Comparative Analysis of Tandem Repeats from Hundreds of Species Reveals Unique Insights into Centromere Evolution

Daniël P. Melters,Keith R. Bradnam,Hugh A. Young,Natalie Telis,Michael R. May,J. Graham Ruby,Robert Sebra,Paul Peluso,John Eid,David Rank,José Fernando Garcia,Joseph L. DeRisi,Timothy Smith,Christian Tobias,Jeffrey Ross-Ibarra,Ian F. Korf,Simon W.-L. Chan
DOI: https://doi.org/10.1186/gb-2013-14-1-r10
2012-09-22
Abstract:Centromeres are essential for chromosome segregation, yet their DNA sequences evolve rapidly. In most animals and plants that have been studied, centromeres contain megabase-scale arrays of tandem repeats. Despite their importance, very little is known about the degree to which centromere tandem repeats share common properties between different species across different phyla. We used bioinformatic methods to identify high-copy tandem repeats from 282 species using publicly available genomic sequence and our own data. The assumption that the most abundant tandem repeat is the centromere DNA was true for most species whose centromeres have been previously characterized, suggesting this is a general property of genomes. Our methods are compatible with all current sequencing technologies. Long Pacific Biosciences sequence reads allowed us to find tandem repeat monomers up to 1,419 bp. High-copy centromere tandem repeats were found in almost all animal and plant genomes, but repeat monomers were highly variable in sequence composition and in length. Furthermore, phylogenetic analysis of sequence homology showed little evidence of sequence conservation beyond ~50 million years of divergence. We find that despite an overall lack of sequence conservation, centromere tandem repeats from diverse species showed similar modes of evolution, including the appearance of higher order repeat structures in which several polymorphic monomers make up a larger repeating unit. While centromere position in most eukaryotes is epigenetically determined, our results indicate that tandem repeats are highly prevalent at centromeres of both animals and plants. This suggests a functional role for such repeats, perhaps in promoting concerted evolution of centromere DNA across chromosomes.
Genomics
What problem does this paper attempt to address?

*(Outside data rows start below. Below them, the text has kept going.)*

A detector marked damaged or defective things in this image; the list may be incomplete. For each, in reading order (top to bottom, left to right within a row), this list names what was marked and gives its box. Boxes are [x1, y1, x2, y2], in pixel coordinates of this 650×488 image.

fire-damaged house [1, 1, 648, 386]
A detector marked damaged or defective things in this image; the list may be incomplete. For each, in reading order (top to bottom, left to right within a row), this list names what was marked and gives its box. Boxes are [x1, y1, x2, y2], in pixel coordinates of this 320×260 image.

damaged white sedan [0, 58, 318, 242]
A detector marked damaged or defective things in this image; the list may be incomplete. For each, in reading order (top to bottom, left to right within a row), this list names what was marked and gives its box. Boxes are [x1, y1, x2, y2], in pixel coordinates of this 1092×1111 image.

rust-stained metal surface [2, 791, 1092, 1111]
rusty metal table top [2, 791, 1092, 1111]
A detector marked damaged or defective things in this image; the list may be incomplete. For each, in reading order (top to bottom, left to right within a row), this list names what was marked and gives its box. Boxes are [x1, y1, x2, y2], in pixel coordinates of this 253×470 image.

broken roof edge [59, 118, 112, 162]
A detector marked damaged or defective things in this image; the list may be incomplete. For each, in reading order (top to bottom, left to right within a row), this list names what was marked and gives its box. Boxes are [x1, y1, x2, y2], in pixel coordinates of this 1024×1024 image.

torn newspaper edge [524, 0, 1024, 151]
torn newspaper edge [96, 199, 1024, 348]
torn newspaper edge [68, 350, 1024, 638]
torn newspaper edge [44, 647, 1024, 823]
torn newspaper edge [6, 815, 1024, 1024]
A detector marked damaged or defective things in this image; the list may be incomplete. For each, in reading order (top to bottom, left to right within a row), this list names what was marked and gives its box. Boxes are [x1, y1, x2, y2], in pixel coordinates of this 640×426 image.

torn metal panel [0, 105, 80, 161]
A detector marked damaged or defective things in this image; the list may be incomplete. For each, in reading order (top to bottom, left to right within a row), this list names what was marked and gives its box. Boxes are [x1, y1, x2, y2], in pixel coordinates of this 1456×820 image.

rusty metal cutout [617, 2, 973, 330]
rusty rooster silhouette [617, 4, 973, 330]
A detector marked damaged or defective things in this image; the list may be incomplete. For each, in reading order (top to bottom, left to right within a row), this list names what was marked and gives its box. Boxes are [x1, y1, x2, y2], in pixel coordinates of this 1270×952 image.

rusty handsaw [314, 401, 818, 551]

The problems that this paper attempts to solve are related to the universality and evolutionary patterns of centromeric tandem repeat sequences in animal and plant species. Specifically, the researchers want to answer the following questions: 1. **How prevalent are high - copy - number tandem repeat sequences in the centromeres of different animal and plant species?** The researchers explored the distribution of these repeat sequences in different species by analyzing data from 282 species. 2. **Do centromeric tandem repeat sequences have common characteristics?** The researchers analyzed the length, GC content, and genomic abundance of centromeric tandem repeat sequences in different species to determine whether these sequences have some conserved features. 3. **How fast does the centromeric DNA sequence evolve?** By comparing centromeric tandem repeat sequences between different species, the researchers evaluated the evolutionary rate of these sequences and explored their conservation at different evolutionary distances. 4. **Which species lack high - copy - number centromeric tandem repeat sequences?** The researchers identified some species lacking high - copy - number centromeric tandem repeat sequences and explored the common features of these species. 5. **How does the higher - order repeat structure (HOR) of centromeric tandem repeat sequences affect its evolution?** The researchers analyzed the existence of the higher - order repeat structure and its impact on the evolution of new repeat units, especially exploring the prevalence of these structures in different species. Through these questions, the researchers hope to better understand the evolutionary mechanisms of centromeric DNA and its functional roles in different species.